| putpacket.wp {wavethresh} | R Documentation |
Inserts a packet of coefficients into a wavelet packet object (wp).
Description
This function inserts a packet of coefficients into a wavelet packet (wp) object.
Usage
## S3 method for class 'wp'
putpacket(wp, level, index, packet , ...)
Arguments
wp |
Wavelet packet object into which you wish to put the packet. |
level |
The resolution level of the coefficients that you wish to insert. |
index |
The index number within the resolution level of the packet of coefficients that you wish to insert. |
packet |
a vector of coefficients which is the packet you wish to insert. |
... |
any other arguments |
Details
The coefficients in this structure can be organised into a binary tree with each node in the tree containing a packet of coefficients.
Each packet of coefficients is obtained by chaining together the effect of the two packet operators DG and DH: these are the high and low pass quadrature mirror filters of the Mallat pyramid algorithm scheme followed by decimation (see Mallat (1989b)).
Starting with data c^J at resolution level J containing
2^J data points the wavelet packet algorithm operates as follows.
First DG and DH are applied to
c^J producing d^{J-1} and c^{J-1} respectively.
Each of these sets of coefficients is of length one half of the original data: i.e. 2^{J-1}. Each of these sets of coefficients is a set of wavelet packet coefficients.
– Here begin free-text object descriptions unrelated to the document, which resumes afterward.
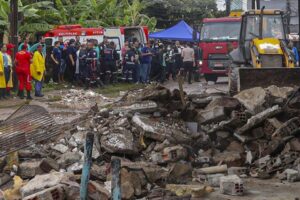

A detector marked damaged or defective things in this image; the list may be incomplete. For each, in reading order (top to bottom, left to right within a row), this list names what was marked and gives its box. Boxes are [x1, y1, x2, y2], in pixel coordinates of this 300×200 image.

broken concrete slab [234, 87, 268, 114]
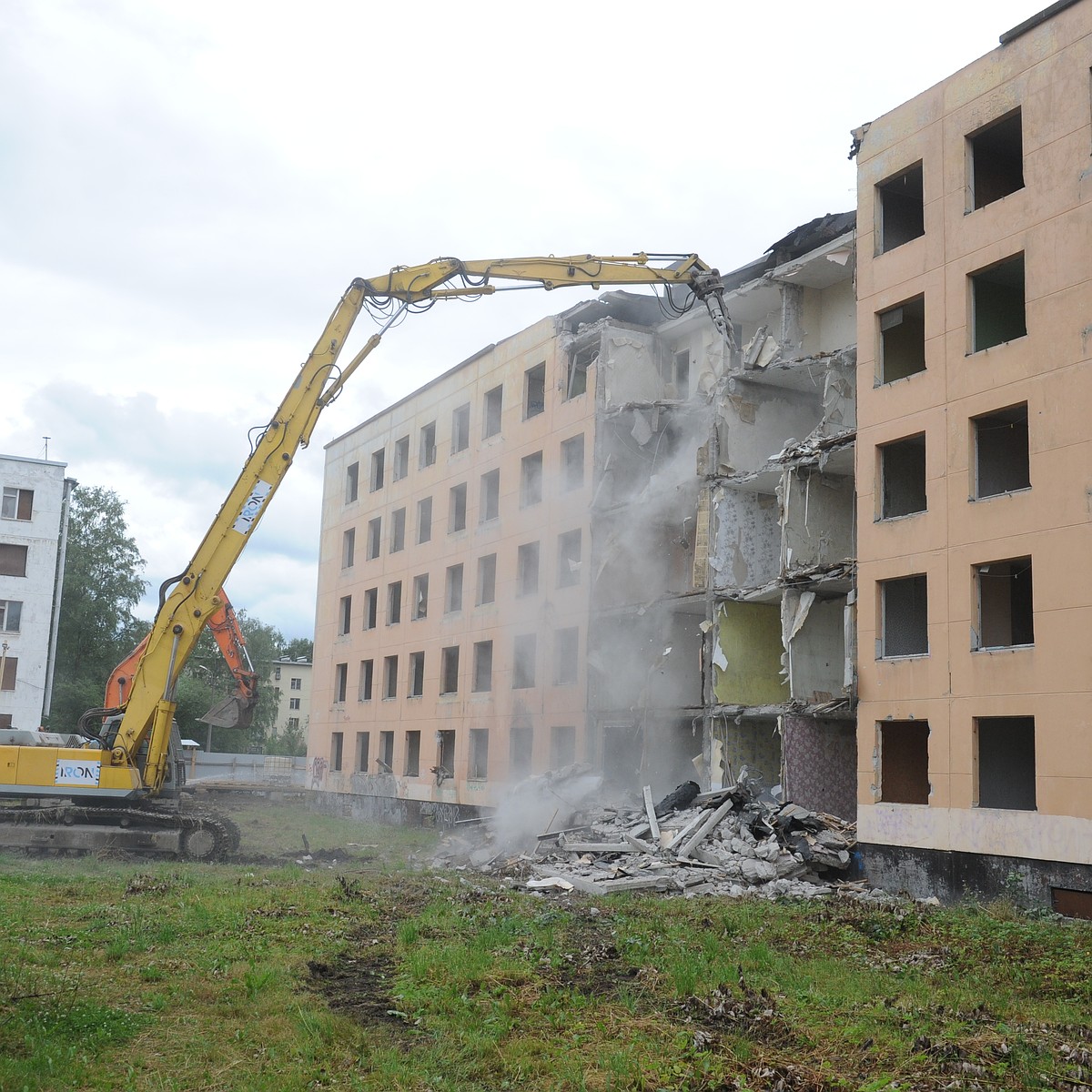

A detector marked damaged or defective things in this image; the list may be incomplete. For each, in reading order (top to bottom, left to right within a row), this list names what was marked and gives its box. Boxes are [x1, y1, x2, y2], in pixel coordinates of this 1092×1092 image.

broken concrete wall panel [712, 487, 782, 590]
broken concrete wall panel [782, 470, 855, 571]
broken concrete wall panel [707, 598, 786, 707]
broken concrete wall panel [786, 593, 852, 703]
broken wooden plank [637, 790, 655, 838]
broken concrete wall panel [786, 716, 860, 821]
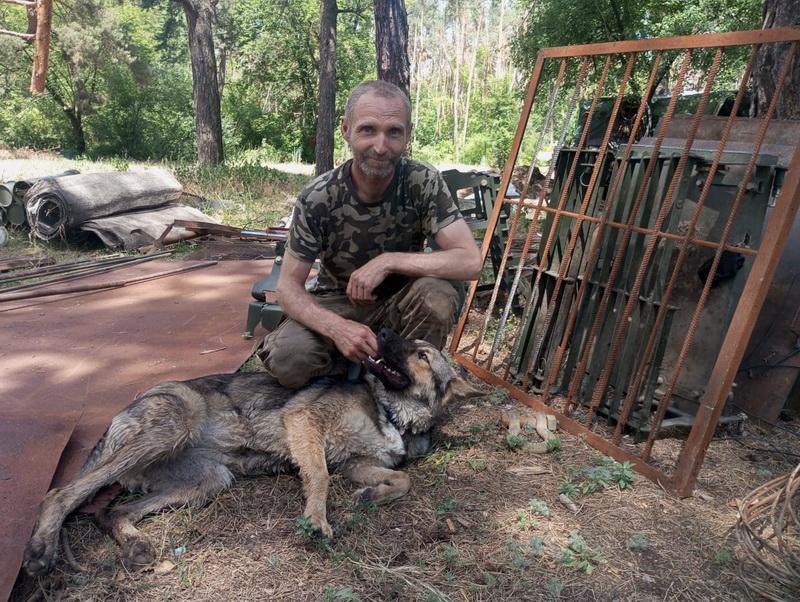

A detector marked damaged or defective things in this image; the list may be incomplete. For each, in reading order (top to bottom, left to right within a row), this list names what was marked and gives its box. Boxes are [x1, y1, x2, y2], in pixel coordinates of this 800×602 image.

rusty metal frame [0, 0, 51, 92]
rusty metal sheet on ground [0, 258, 274, 600]
rusty metal grate [450, 28, 800, 494]
rusty metal frame [450, 28, 800, 494]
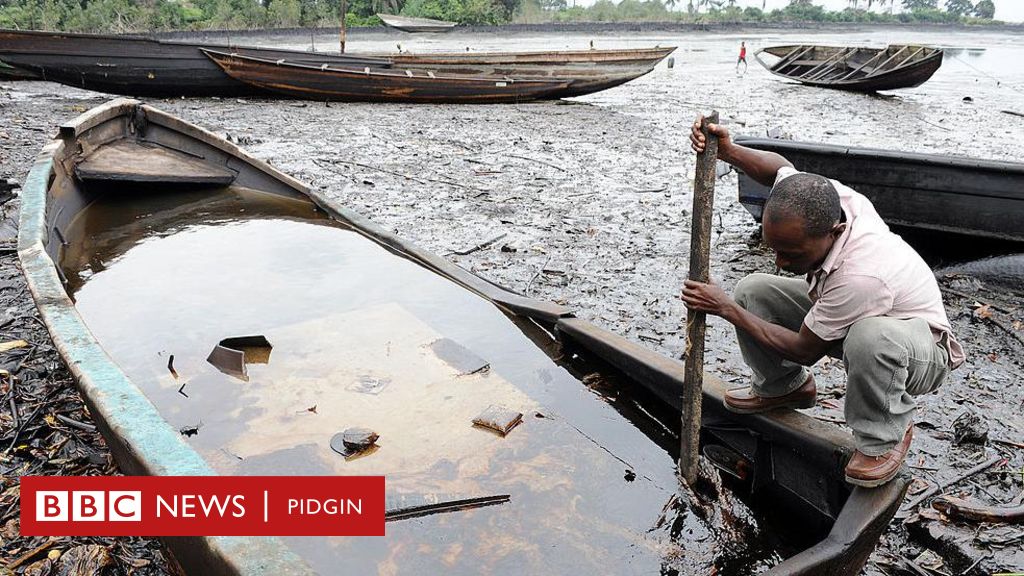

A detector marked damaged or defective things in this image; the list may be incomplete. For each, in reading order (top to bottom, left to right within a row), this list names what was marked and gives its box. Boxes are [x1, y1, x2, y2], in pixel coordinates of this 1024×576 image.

damaged boat [20, 99, 908, 572]
damaged boat [736, 137, 1024, 243]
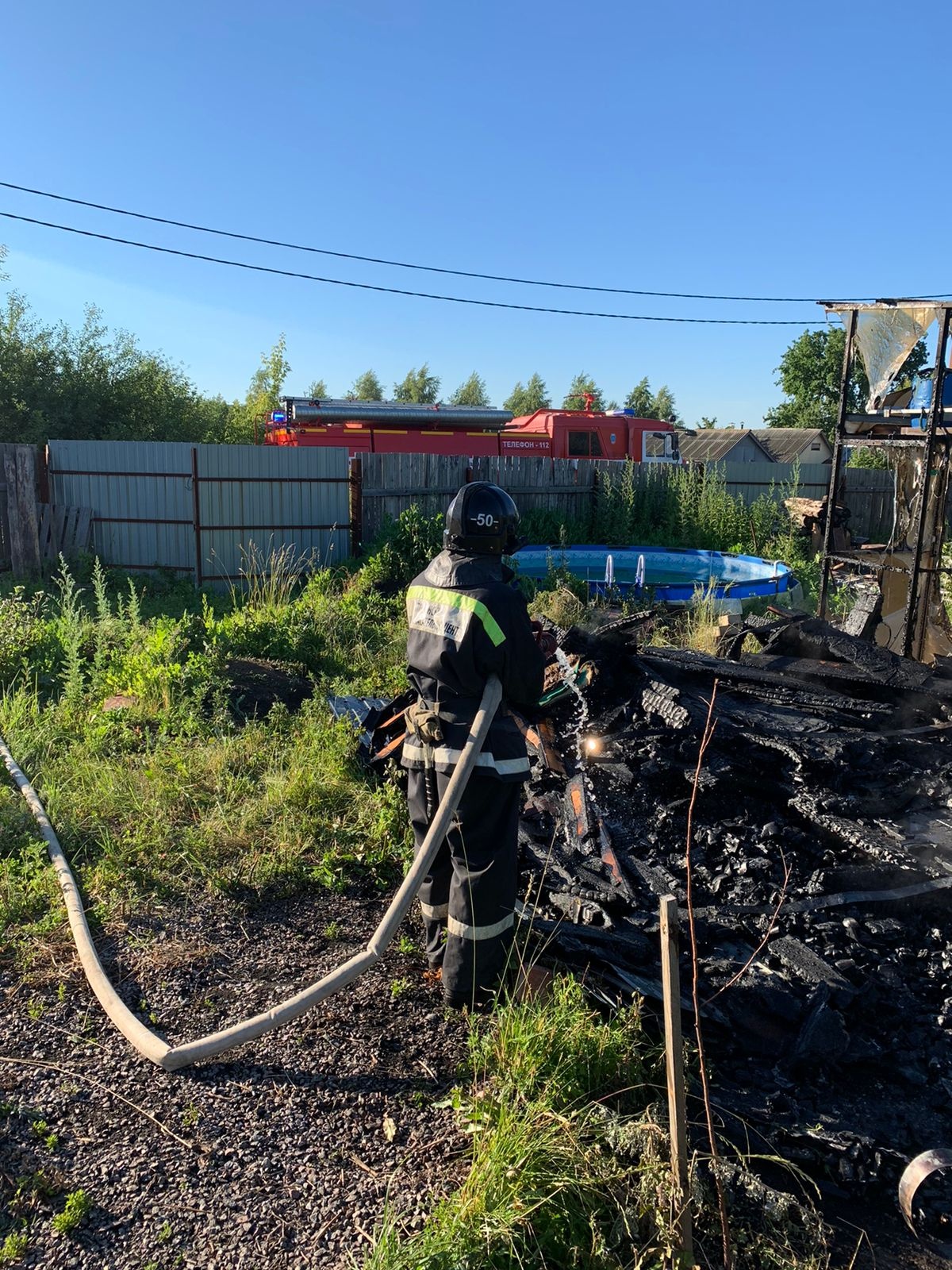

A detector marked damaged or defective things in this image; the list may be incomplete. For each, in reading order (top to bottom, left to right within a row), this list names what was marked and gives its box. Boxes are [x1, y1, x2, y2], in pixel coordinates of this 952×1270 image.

charred debris [357, 610, 952, 1226]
The algorithm then applies both DG and DH to both
d^{J-1} and c^{J-1} to form a four sets of coefficients at
level J-2. Both operators are used again on the four sets to produce 8 sets, then again on the 8 sets to form 16 sets and so on.
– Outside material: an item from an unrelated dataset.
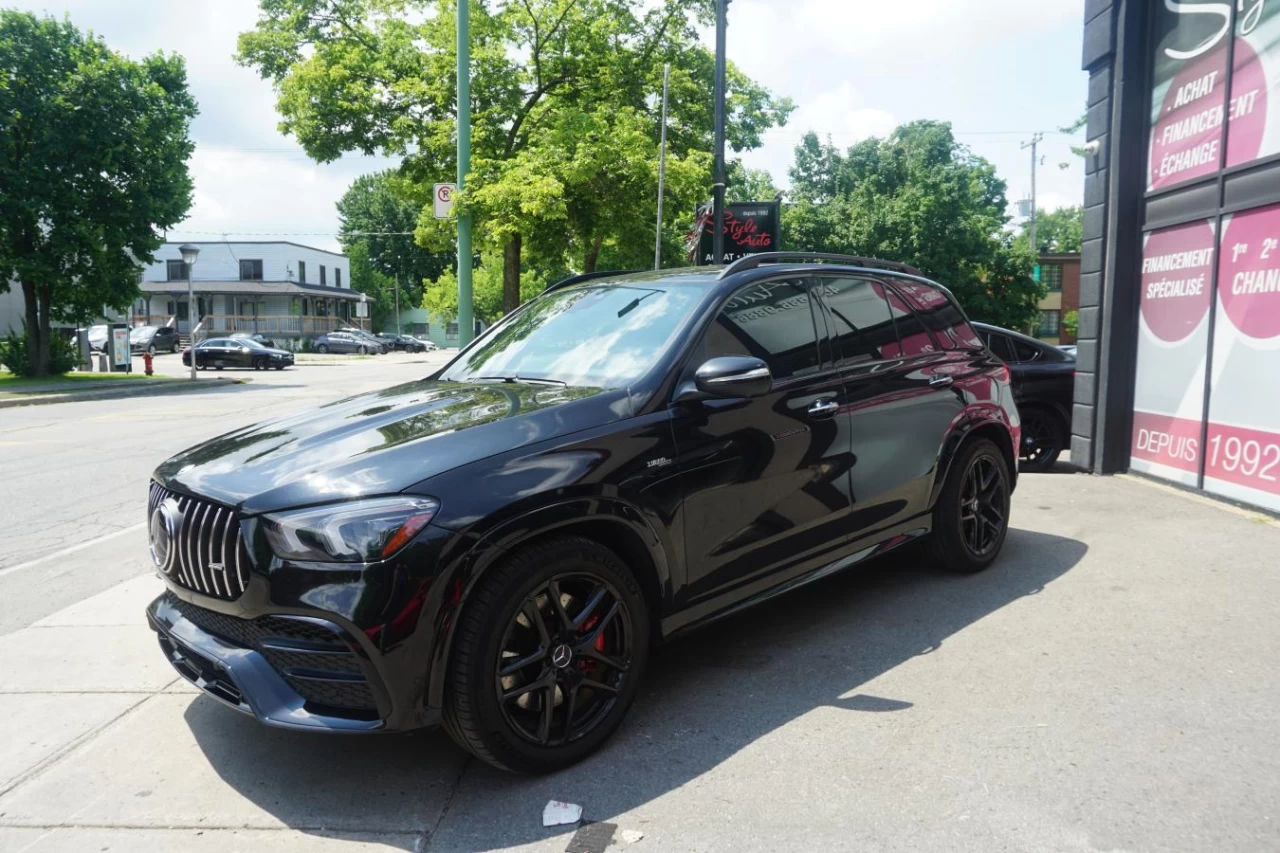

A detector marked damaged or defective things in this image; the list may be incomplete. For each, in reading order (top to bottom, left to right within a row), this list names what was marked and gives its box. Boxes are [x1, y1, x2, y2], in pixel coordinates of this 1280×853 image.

pavement crack [419, 753, 476, 845]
At level j=J,...,0 there are 2^{J-j} packets of coefficients each
containing 2^j coefficients.
This function enables whole packets of coefficients to be inserted at any resolution level. The index argument chooses a particular packet within each level and thus ranges from 0 (which always refer to the father wavelet coefficients), 1 (which always refer to the mother wavelet coefficients) up to 2^{J-j}.
Value
An object of class wp.object which is the same as the input wp.object except it now has a modified packet of coefficients.
RELEASE
Version 3.9 Copyright Guy Nason 1998
Author(s)
G P Nason
See Also
Examples
#
# Take the wavelet packet transform of some random data
#
MyWP <- wp(rnorm(1:512))
#
# The above data set was 2^9 in length. Therefore there are
# coefficients at resolution levels 0, 1, 2, ..., and 8.
#
# The high resolution coefficients are at level 8.
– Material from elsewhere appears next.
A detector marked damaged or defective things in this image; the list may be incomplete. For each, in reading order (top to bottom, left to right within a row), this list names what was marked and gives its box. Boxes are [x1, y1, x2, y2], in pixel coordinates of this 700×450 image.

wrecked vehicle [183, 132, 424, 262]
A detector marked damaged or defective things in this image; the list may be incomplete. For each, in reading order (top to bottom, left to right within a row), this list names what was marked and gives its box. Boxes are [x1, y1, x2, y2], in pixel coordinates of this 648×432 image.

# There should be 256 DG coefficients and 256 DH coefficients
#
length(getpacket(MyWP, level=8, index=0))
# [1] 256
length(getpacket(MyWP, level=8, index=1))
# [1] 256
#
# The next command shows that there are only two packets at level 8
#
#getpacket(MyWP, level=8, index=2)
# Index was too high, maximum for this level is 1
# Error in getpacket.wp(MyWP, level = 8, index = 2): Error occured
# Dumped
#
# There should be 4 coefficients at resolution level 2
#
# The father wavelet coefficients are (index=0)
getpacket(MyWP, level=2, index=0)
# [1] -0.9736576 0.5579501 0.3100629 -0.3834068
#
# The mother wavelet coefficients are (index=1)
#
getpacket(MyWP, level=2, index=1)
# [1] 0.72871405 0.04356728 -0.43175307 1.77291483
#
# Well, that exercised the getpacket.wp
# function. Now that we know that level 2 coefficients have 4 coefficients
# let's insert some into the MyWP object.
#
MyWP <- putpacket(MyWP, level=2, index=0, packet=c(21,32,67,89))
#
# O.k. that was painless. Now let's check that the correct coefficients
# were inserted.
#
getpacket(MyWP, level=2, index=0)
#[1] 21 32 67 89
#
# Yep. The correct coefficients were inserted.